Says Timberlake: “If you look at the current media landscape, products are all very similar and consumer choice is actually far less. It is the same with cars – they are almost all the same now.”

So Timberlake admits that what Mazda was offering was a drive day – something that is offered by all motor manufacturers – but a drive day with a difference. “We put the sizzle back into the experience. We wanted drivers to engage with the ‘Zoom Zoom’ brand element and we wanted to identify a property that people could engage with.

“With the old model of automotive marketing, you would get people into the dealers and offer them a test drive. We are doing the same thing, but offering it under much different circumstances,” says Timberlake.

Let’s Get Talking
He says that built into the event was the potential for people to engage further with the brand. The event was held in September but there is already a continuous dialogue with people who have chosen to contact Mazda as a result. Says Timberlake: “We are creating a pool of people entering this property – and who knows where that could take us. It opens up a whole new area for a dialogue.”

But what it also means is that other automotive manufacturers will follow suit, which must surely mean the only way ahead is to keep on upping the ante.

There are also suspicions that experiential marketing is not all it is cracked up to be. Mike Garnham, chief executive at field marketing company, MSF, explains: “For years brand owners have used field marketing to sample products and then direct consumers to the point of purchase in order to generate product sales. It is simple, it is partly or wholly self-liquidating and it generates a Pavlovian call to purchase whenever the consumer is in the relevant retail environment.

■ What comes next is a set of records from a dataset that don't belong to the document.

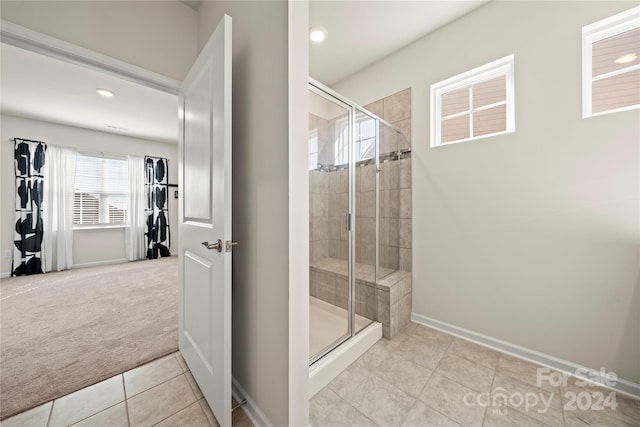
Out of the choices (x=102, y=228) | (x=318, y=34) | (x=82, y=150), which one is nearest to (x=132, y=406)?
(x=318, y=34)

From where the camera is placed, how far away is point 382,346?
184cm

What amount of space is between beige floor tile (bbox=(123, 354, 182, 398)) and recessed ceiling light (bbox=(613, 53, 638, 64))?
3475mm

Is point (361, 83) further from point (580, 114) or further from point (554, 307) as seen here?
point (554, 307)

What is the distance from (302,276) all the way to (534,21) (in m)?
2.37

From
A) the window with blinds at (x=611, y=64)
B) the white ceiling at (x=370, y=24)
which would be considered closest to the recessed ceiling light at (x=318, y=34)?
the white ceiling at (x=370, y=24)

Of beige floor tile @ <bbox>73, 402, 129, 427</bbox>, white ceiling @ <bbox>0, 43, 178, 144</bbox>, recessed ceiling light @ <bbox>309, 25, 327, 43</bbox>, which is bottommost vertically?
beige floor tile @ <bbox>73, 402, 129, 427</bbox>

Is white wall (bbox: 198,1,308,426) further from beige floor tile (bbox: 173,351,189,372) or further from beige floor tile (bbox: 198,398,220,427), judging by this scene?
beige floor tile (bbox: 173,351,189,372)

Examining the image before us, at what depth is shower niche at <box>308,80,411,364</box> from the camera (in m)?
1.93

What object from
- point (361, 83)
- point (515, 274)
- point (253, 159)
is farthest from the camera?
point (361, 83)

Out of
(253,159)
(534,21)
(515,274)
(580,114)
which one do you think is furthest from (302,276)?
(534,21)

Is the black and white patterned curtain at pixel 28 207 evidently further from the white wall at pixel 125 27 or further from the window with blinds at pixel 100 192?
the white wall at pixel 125 27

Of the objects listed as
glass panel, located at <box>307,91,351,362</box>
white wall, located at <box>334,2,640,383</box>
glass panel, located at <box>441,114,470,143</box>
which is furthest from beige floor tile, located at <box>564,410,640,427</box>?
glass panel, located at <box>441,114,470,143</box>

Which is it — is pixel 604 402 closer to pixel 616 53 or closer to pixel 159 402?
pixel 616 53

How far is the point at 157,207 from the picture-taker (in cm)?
486
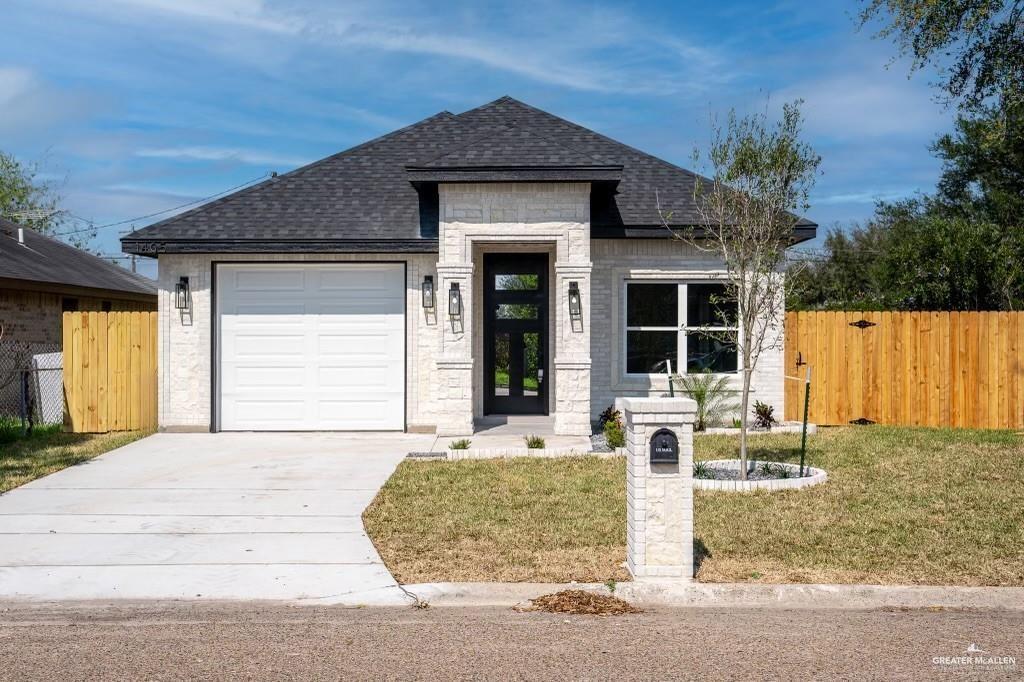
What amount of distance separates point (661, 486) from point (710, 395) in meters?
8.70

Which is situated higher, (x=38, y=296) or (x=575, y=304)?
(x=38, y=296)

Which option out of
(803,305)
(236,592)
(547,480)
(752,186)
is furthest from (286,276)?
(803,305)

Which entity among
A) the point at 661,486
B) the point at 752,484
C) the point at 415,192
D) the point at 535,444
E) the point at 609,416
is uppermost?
the point at 415,192

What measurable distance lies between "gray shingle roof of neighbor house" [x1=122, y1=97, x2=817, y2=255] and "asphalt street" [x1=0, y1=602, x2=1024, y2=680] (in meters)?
8.59

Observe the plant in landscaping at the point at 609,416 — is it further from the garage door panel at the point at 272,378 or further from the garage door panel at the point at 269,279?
the garage door panel at the point at 269,279

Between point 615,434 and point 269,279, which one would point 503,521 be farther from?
point 269,279

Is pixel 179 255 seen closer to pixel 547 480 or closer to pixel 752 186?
pixel 547 480

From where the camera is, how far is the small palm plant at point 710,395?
48.6ft

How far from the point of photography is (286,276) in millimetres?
14961

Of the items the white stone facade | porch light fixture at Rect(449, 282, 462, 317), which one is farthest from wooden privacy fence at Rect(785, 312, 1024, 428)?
porch light fixture at Rect(449, 282, 462, 317)

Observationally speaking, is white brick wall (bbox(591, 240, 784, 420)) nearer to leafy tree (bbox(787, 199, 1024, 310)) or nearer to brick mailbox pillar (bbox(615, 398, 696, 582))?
leafy tree (bbox(787, 199, 1024, 310))

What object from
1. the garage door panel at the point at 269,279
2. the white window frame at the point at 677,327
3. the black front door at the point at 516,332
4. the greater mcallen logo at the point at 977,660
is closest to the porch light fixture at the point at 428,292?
the black front door at the point at 516,332

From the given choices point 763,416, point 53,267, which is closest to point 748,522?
point 763,416

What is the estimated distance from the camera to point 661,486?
664cm
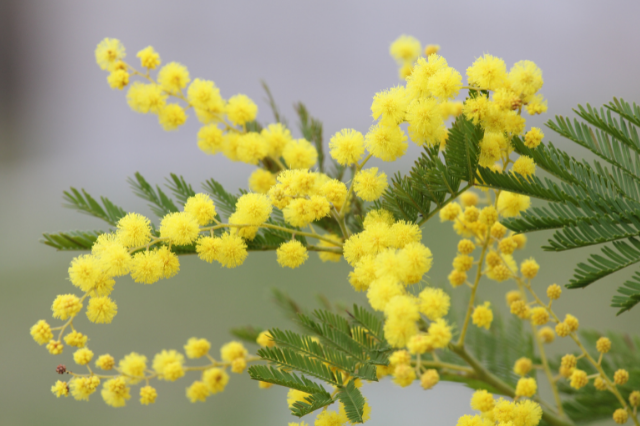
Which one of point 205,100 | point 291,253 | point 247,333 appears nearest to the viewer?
point 291,253

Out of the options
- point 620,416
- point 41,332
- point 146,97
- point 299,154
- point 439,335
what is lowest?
point 620,416

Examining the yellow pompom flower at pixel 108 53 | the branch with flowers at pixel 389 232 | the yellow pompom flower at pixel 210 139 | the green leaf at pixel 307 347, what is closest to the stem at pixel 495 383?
the branch with flowers at pixel 389 232

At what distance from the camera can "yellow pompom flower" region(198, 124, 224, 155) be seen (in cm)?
50

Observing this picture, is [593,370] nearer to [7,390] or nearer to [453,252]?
[453,252]

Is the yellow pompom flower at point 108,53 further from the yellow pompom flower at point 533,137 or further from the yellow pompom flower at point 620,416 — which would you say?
the yellow pompom flower at point 620,416

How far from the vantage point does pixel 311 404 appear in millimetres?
326

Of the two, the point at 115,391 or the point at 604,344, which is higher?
the point at 115,391

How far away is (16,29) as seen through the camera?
1.90 meters

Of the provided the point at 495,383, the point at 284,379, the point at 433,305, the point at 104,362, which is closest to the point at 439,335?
the point at 433,305

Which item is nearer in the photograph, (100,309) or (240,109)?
(100,309)

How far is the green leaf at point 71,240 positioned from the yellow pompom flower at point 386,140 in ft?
0.89

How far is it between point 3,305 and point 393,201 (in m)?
1.44

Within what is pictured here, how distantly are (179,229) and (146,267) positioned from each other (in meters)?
0.04

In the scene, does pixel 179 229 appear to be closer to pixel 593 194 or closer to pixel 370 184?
pixel 370 184
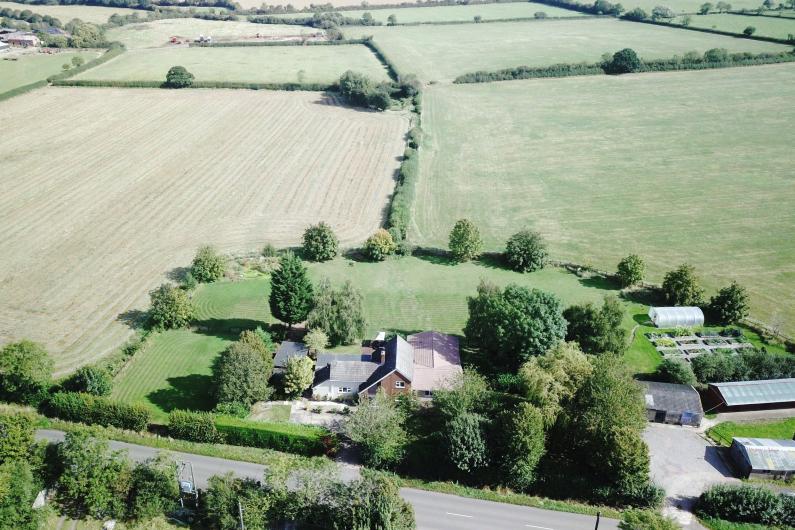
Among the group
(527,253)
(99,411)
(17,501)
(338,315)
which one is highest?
(527,253)

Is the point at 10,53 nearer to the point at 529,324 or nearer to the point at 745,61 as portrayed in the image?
the point at 529,324

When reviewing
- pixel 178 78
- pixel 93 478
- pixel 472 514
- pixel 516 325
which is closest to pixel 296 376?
pixel 93 478

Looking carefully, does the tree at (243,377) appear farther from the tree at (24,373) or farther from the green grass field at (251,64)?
the green grass field at (251,64)

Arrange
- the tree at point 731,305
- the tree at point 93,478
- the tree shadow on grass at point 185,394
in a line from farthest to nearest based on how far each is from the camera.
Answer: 1. the tree at point 731,305
2. the tree shadow on grass at point 185,394
3. the tree at point 93,478

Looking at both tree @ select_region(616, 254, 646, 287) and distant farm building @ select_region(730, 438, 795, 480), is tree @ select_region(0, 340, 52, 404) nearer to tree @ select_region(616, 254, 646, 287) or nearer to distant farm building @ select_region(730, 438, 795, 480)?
distant farm building @ select_region(730, 438, 795, 480)

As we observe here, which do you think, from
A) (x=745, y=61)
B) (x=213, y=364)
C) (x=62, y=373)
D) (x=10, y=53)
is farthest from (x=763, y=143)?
(x=10, y=53)

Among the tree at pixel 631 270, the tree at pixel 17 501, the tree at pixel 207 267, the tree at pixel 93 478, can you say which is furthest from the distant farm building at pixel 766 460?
the tree at pixel 207 267

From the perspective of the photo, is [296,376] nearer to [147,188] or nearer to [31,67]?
[147,188]
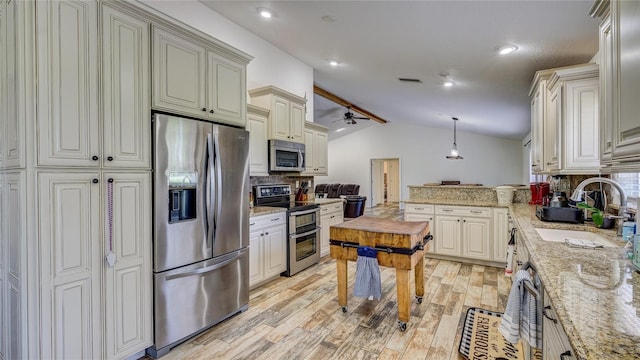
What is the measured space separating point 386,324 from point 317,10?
3036mm

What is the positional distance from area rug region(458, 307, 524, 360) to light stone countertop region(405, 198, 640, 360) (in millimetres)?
948

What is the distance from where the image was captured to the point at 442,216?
14.7 ft

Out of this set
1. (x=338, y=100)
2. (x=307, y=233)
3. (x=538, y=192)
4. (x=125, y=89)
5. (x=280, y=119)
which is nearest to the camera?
(x=125, y=89)

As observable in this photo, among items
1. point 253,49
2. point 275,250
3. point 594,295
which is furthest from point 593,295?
point 253,49

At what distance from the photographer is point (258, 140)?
150 inches

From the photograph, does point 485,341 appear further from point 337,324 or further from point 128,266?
point 128,266

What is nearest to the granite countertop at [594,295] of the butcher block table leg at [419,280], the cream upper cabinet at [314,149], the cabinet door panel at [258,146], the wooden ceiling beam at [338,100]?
the butcher block table leg at [419,280]

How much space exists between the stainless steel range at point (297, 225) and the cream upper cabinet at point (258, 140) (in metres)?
0.34

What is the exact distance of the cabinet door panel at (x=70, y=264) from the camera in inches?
66.7

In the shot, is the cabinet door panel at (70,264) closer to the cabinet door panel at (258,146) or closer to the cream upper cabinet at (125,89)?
the cream upper cabinet at (125,89)

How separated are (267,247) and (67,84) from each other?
2390 millimetres

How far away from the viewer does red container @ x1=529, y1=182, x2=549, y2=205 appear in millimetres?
3852

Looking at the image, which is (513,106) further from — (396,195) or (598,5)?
(396,195)

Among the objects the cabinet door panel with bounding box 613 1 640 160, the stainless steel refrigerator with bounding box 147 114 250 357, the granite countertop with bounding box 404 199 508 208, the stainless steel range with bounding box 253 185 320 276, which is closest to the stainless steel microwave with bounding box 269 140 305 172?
the stainless steel range with bounding box 253 185 320 276
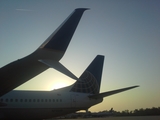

“Brand experience marketing does have great creative appeal. Generating theatre around a brand is fun for all concerned. The problem is the feel-good factor rarely translates into sales in the same way that more tried-and-tested field activity does.”

Garnham believes that experiential marketing may work with high-ticket items but says, “most packaged goods owners need their investment to work harder”.

Making a Difference
This is the main challenge for the experiential marketing agencies. They need to prove that the experience they are providing consumers is either making an impact on sales or at least maintaining levels of loyalty.

Hooper admits this is a challenge the industry needs to face up to. “With above-the-line, they are able to evaluate everything they do and we need to be able to do the same. And although we do have evaluation models, our clients are still being used as guinea pigs as we explore new possibilities within experiential marketing. We have to ensure that we deliver if we want to continue attracting clients the way we have been.”